For any who are upset already because I called this post “Christmas Is: Baking” instead of something about the spiritual implications of the season, relax.
Christmas is a lot of things to a lot of people, even the ones who despise the whole notion of decorating trees, hanging wreaths and lights, paying huge hangover credit card bills in January, and listening to endless renditions of Rudolf the Red Nose Reindeer on the radio. Whatever. Christmas is baking.
Think about it. Are there goodies that are baked at your house that you may not have at any other time? Would Christmas be the same to you if they were missing?
When I was growing up my mother made delicious pecan pies I didn’t like. They looked so good and everyone raved about them. It wasn’t until we lived in Texas many years later I suddenly discovered the delicious wonder that is pecan pie. It was Christmas, so there was pecan pie.
Coffee cake is another one. Coffee cake is a tradition in our family that began about the time the Lamberts arrived in America from Germany in the 1800s.

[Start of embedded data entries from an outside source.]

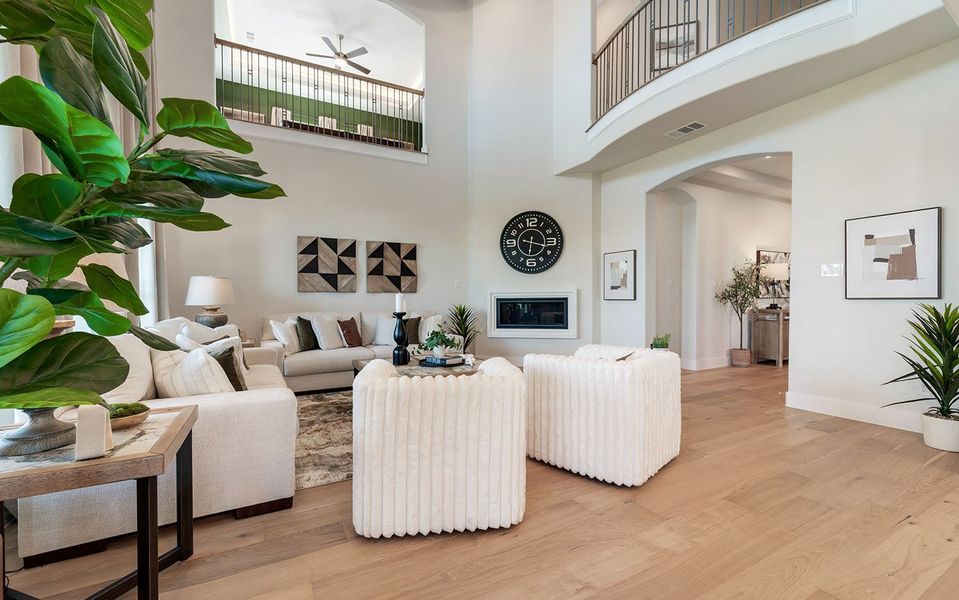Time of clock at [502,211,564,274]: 6:17
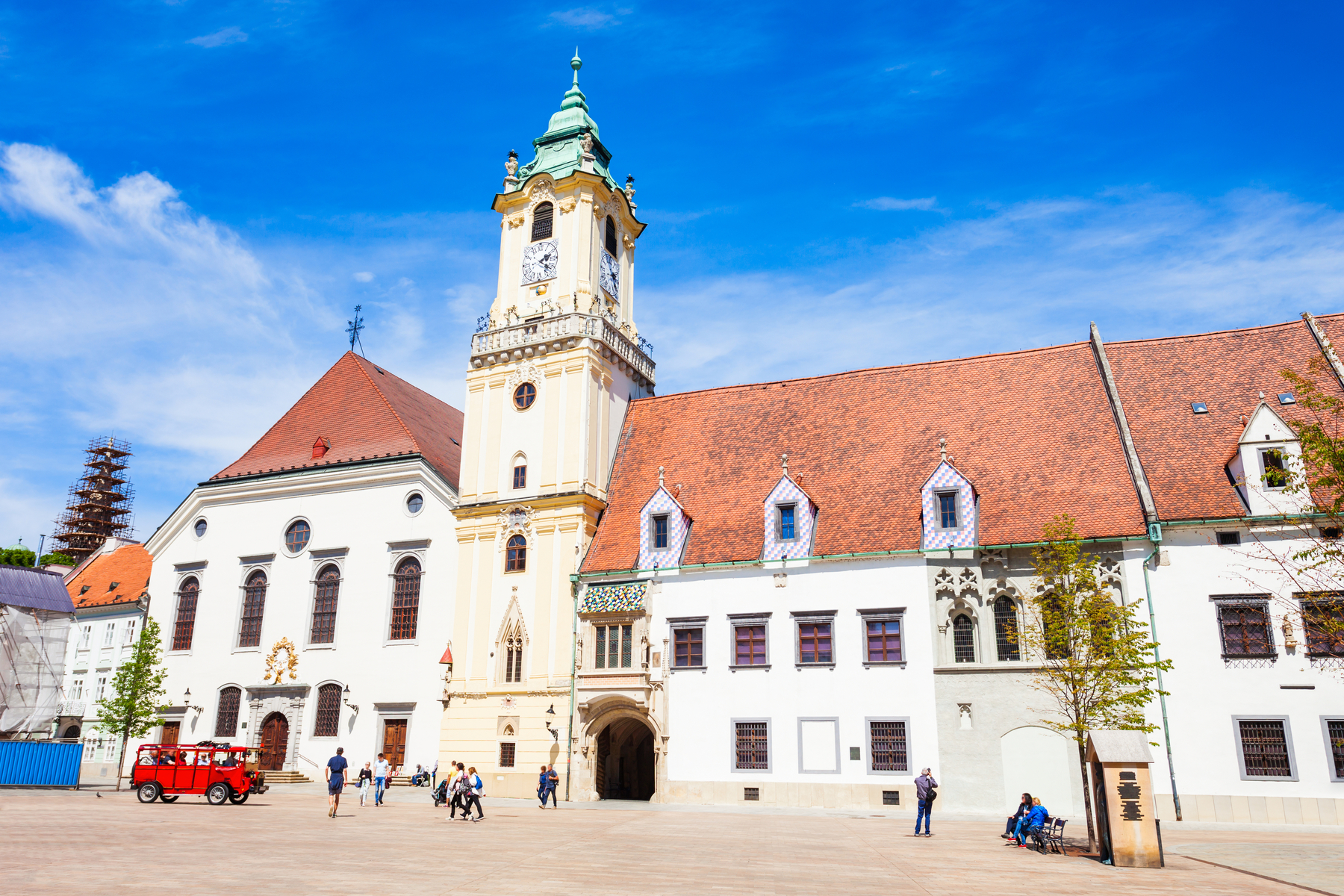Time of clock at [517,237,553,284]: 2:21
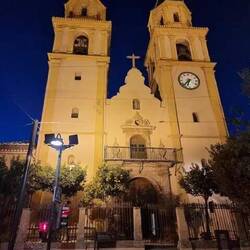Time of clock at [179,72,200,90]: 6:38
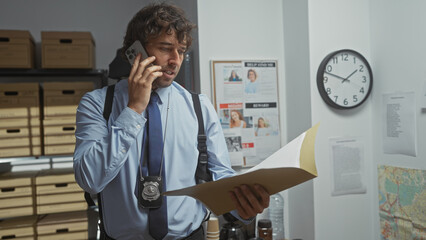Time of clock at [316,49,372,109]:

The Stocktons were already here and when the two met, coffee cake was born and has been with us ever since. My coffee cake is better than my mother used to make, and that’s saying a bunch. If there is no coffee cake, it isn’t Christmas.


Christmas cookies! Hours are spent in the kitchen mixing, shaping, cutting, baking, and decorating amazing Christmas cookies. Frustration rears its ugly head when the cookie cutters have sharp corners that refuse to release the cookie dough and instead tear the creation apart.

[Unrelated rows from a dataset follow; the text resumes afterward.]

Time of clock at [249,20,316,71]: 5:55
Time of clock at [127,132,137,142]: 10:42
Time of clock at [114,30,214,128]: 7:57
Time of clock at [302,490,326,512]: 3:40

I don’t understand the whole fascination with ginger-bread houses. Ginger snaps aren’t a favorite, the taste reminds me of a remedy we were forced to ingest when we didn’t feel well which always lead to losing our cookies, if you know what I mean. Lots of people love to decorate ginger-bread houses which most often end up looking something like an underinflated innertube.
Fruit cake! Has there ever been a more misguided name given to anything that is supposed to be edible? Fruit cake is like the Chia-Pet and Clapper. On December 26th every trace is gone. It’s like what happens to round-the-clock Christmas songs on the radio. At midnight on Christmas all vestiges of the season are replaced with the station’s money maker music. Fruit cake is the boat anchor that has finally made it’s way out of the lake and onto the dessert table. Fruit cake is mystery. No one knows where it comes from, who makes it, what’s in it. But it’s not Christmas if there’s no fruitcake.
Really, Christmas is not pies, coffee cake, decorated cookies, ginger bread houses or fruitcake. Christmas is baking which means there is time in the kitchen with members of the family we might not be with at any other time of the year.
Christmas is baking because we reconnect with so many thoughts and feelings of special things as delicious aromas fill the air.
Christmas is baking. It’s such a simple thing but works wonders of togetherness.